In 2014, the White County, TN newspaper, The Expositor, published a story about the arrest of an individual named Jeffery Todd Burke, evidently based in part on statements made directly to the reporter by the lead detective on the case. Specifically, the paper published statements about prior alleged bad acts, asserting that Mr. Burke had been previously indicted for stealing thousands of dollars from a youth football league. It turns out that last part was not true, that Mr. Burke’s attorney gave notice to the newspaper the day of publication, but that the paper stood by its reporting because the untrue statements had allegedly come directly from the lead detective.

Mr. Burke sued the newspaper in the Circuit Court for defamation and false light invasion of privacy. The newspaper defended by relying on, among other things, Tennessee’s “Fair Report Privilege,” which immunizes journalists from liability for publishing “fair and accurate” reports of official actions or proceedings. The Supreme Court disagreed, in Jeffery Todd Burke v. Sparta Newspapers, Inc., M2016-01065-SC-R11-CV (2019), because the Detective made the statement in a one-on-one conversation with the reporter and it was not made in a public setting.

In sum, we conclude that expanding the fair report privilege to nonpublic, one-on- one conversations would constitute a departure both from the rationale on which the privilege is based and from existing Tennessee law defining its scope and that such an expansion would unnecessarily complicate the task of determining whether a report should be protected by the privilege.
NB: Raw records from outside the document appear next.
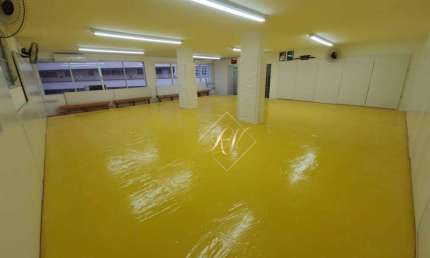 MARAVILHOSA SALA COMERCIAL AMPLA, NO CORAÇÃO DO BAIRRO GONZAGA EM SANTOS!!!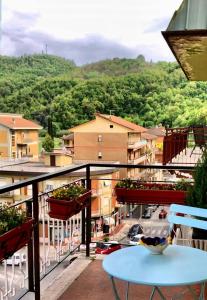 balkon ze stołem i widokiem na miasto w obiekcie A casa di Manu w mieście Isola del Liri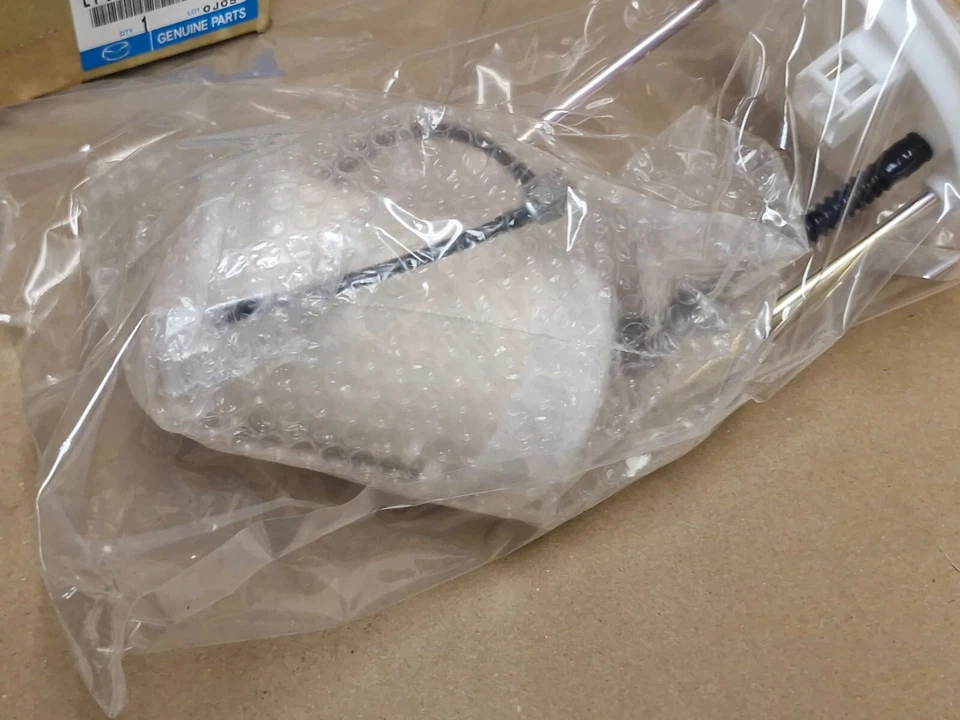 Mazda 5 CR CW 2.0 In tank Fuel Filter Body 2007-on LF5W13ZE0 Genuine NEW OEM - Image 4 of 4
For all these reasons, we hold that the fair report privilege applies only to public proceedings or official actions of government that have been made public. Applying this holding to the undisputed facts, we conclude that the fair report privilege does not apply to the report at issue in this appeal. The nonpublic, one-on-one conversation between Ms. Claytor and Detective Isom was neither a public proceeding.

Interestingly, the Court also noted that “our holding here does not resolve the question of whether a press conference or a press release constitutes a public proceeding or an official action of government that has been made public.”